▸ **Task to carry out**: List each line below that contains the string "point". Only matches with the same letter case count.

▸ **Record excerpts**:
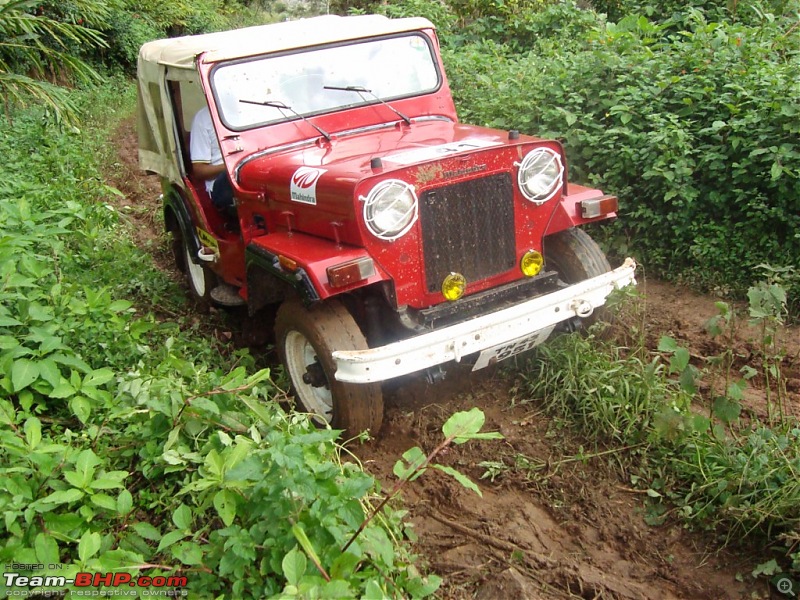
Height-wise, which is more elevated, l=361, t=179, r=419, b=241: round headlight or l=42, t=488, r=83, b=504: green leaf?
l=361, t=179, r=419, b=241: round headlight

...

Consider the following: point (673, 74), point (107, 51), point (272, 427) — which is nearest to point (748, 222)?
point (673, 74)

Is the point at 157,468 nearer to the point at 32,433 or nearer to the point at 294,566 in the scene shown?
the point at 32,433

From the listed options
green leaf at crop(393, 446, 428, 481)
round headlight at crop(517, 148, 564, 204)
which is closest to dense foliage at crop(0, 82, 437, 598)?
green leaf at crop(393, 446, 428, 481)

▸ **Complete response**:
Consider the following: point (673, 74), point (107, 51), point (272, 427) — which is nearest to point (748, 222)?
point (673, 74)
Is the point at 157,468 nearer to the point at 32,433 or nearer to the point at 294,566 in the scene shown?
the point at 32,433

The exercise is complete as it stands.